Project Summary Gram-negative bacteria, such as E. coli, have an outer membrane which provides nutrients and added protection for the cell. The outer membrane also contains proteins that can enable pathogenic bacteria to evade host immune responses and cause a number of serious infectious diseases. Despite the importance of these outer membrane proteins (OMPs) for cell survival and virulence, little is known about how these proteins are folded and inserted into the outer membrane. However, in E. coli, we know that a 200 kDa five-component complex called the β-barrel assembly machinery (BAM) complex mediates the biogenesis of these membrane proteins. In the last decade, the individual structures of components of the BAM complex have been reported with the structure of BamA, the central component, providing the most useful clues to how the BAM complex may function. Here, it was revealed that BamA may destabilize the local membrane, thereby promoting protein folding and insertion into the membrane. Recently, our work and others’ have determined the structure of the BAM complex, revealing unprecedented conformational changes within the barrel domain of BamA. Our work here will utilize these structures to study the role of the conformational changes for the function of the BAM complex in OMP biogenesis. Additionally, we will determine how substrate OMPs are recognized by the BAM complex and how they interact with BAM during folding into the membrane. Lastly, we will use structural biology methods to study the BAM complex in a lipid bilayer and in the presence of substrates. Our proposed studies will provide crucial functional and structural insight towards unraveling how the BAM complex performs its essential role in bacteria.
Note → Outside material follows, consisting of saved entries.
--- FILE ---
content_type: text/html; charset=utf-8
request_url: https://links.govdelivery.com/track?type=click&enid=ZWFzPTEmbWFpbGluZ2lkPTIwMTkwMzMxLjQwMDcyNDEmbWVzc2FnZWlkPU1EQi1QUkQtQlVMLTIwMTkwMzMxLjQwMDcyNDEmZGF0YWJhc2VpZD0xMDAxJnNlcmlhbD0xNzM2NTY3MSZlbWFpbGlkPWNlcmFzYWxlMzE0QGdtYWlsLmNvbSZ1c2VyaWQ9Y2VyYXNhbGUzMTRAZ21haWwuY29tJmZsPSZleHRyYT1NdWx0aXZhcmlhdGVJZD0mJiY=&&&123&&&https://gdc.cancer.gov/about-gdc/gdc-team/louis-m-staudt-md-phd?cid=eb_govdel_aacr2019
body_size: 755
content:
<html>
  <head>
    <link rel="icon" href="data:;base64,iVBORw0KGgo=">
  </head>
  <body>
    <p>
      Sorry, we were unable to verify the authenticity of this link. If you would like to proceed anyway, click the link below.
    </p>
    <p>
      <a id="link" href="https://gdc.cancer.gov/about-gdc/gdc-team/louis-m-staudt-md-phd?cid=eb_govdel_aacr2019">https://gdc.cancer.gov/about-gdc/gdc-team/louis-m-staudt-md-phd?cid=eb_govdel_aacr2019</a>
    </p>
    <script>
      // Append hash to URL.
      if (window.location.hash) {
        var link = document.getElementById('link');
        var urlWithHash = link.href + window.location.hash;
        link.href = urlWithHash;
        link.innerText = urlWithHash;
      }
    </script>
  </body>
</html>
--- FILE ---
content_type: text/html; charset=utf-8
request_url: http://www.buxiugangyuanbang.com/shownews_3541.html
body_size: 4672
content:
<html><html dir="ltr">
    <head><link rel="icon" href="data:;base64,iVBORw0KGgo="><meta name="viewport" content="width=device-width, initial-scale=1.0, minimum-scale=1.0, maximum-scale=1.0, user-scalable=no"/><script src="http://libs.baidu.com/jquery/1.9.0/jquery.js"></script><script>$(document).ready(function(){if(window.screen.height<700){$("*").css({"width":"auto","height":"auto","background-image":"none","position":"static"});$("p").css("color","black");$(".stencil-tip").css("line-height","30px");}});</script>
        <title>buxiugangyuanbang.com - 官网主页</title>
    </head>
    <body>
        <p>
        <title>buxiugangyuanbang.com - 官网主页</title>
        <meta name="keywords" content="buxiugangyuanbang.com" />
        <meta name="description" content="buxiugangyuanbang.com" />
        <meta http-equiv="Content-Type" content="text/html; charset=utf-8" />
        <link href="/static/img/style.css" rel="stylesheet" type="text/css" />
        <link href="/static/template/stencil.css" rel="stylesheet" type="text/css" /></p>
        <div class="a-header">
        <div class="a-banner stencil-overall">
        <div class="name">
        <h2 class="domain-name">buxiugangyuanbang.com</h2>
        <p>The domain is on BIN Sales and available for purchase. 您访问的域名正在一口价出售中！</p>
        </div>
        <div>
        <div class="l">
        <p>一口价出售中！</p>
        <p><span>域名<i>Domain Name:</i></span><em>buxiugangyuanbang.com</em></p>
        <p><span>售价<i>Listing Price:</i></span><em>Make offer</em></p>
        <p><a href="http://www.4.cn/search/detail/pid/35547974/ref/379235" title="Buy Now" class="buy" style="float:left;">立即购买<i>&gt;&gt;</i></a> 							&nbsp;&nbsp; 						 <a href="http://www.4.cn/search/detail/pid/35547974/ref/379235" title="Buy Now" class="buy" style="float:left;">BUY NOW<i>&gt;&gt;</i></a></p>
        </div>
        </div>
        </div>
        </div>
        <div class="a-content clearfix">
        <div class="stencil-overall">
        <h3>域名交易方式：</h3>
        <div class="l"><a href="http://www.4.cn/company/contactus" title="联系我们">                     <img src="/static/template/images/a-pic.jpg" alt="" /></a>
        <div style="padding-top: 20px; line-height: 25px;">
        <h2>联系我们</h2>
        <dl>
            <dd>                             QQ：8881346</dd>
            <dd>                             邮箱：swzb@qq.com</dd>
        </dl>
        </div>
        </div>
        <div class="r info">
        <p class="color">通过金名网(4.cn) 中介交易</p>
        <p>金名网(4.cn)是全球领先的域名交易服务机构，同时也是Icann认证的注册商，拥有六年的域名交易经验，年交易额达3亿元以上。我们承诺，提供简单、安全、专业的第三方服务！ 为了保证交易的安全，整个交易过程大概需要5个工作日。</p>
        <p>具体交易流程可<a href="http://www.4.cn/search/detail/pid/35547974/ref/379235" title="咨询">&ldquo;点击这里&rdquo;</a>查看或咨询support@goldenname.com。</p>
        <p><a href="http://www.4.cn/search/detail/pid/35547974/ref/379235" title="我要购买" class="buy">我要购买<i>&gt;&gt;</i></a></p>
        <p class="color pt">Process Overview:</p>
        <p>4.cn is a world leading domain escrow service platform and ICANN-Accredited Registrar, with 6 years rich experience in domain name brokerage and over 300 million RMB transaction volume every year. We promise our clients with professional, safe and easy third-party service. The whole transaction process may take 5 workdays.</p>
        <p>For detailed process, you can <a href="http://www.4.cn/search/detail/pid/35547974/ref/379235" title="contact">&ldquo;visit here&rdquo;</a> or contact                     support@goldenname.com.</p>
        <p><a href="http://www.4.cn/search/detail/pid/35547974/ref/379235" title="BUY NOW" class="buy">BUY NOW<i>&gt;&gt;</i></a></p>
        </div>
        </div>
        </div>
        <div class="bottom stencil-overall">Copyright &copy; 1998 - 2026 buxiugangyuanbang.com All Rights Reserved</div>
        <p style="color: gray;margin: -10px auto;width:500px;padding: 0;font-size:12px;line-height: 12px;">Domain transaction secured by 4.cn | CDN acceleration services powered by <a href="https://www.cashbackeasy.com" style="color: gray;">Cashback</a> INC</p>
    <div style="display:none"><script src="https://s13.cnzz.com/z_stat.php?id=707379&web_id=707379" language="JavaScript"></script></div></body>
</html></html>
项目摘要 革兰氏阴性菌如E.大肠杆菌，有一个外膜，提供营养和添加 保护细胞。外膜还含有蛋白质，可以使病原菌 逃避宿主的免疫反应并引起许多严重的传染病。尽管 这些外膜蛋白（OMP）对细胞存活和毒力的重要性， 这些蛋白质是如何折叠并插入外膜的。然而，在E.我们知道， 200 kDa的五组分复合物称为β-桶组装机械（BAM）复合物介导了 这些膜蛋白的生物合成。在过去的十年中， BAM复合物已被报道具有BamA的结构，BamA是中心组分，提供了最多的功能。 BAM复合体如何运作的有用线索在这里，揭示了BamA可能会破坏 局部膜，从而促进蛋白质折叠和插入膜中。最近，我们的工作 和其他人已经确定了BAM复合物的结构，揭示了前所未有的构象 BamA桶域内的变化。我们在这里的工作将利用这些结构来研究 BAM复合物在OMP生物合成中的构象变化。此外，我们将 确定底物OMP如何被BAM复合物识别以及它们如何与BAM相互作用 在折叠成膜的过程中。最后，我们将使用结构生物学方法来研究BAM复合物 在脂质双层中和在底物存在下。我们提出的研究将提供关键的功能和 结构洞察力，以解开BAM复合物如何在细菌中发挥其重要作用。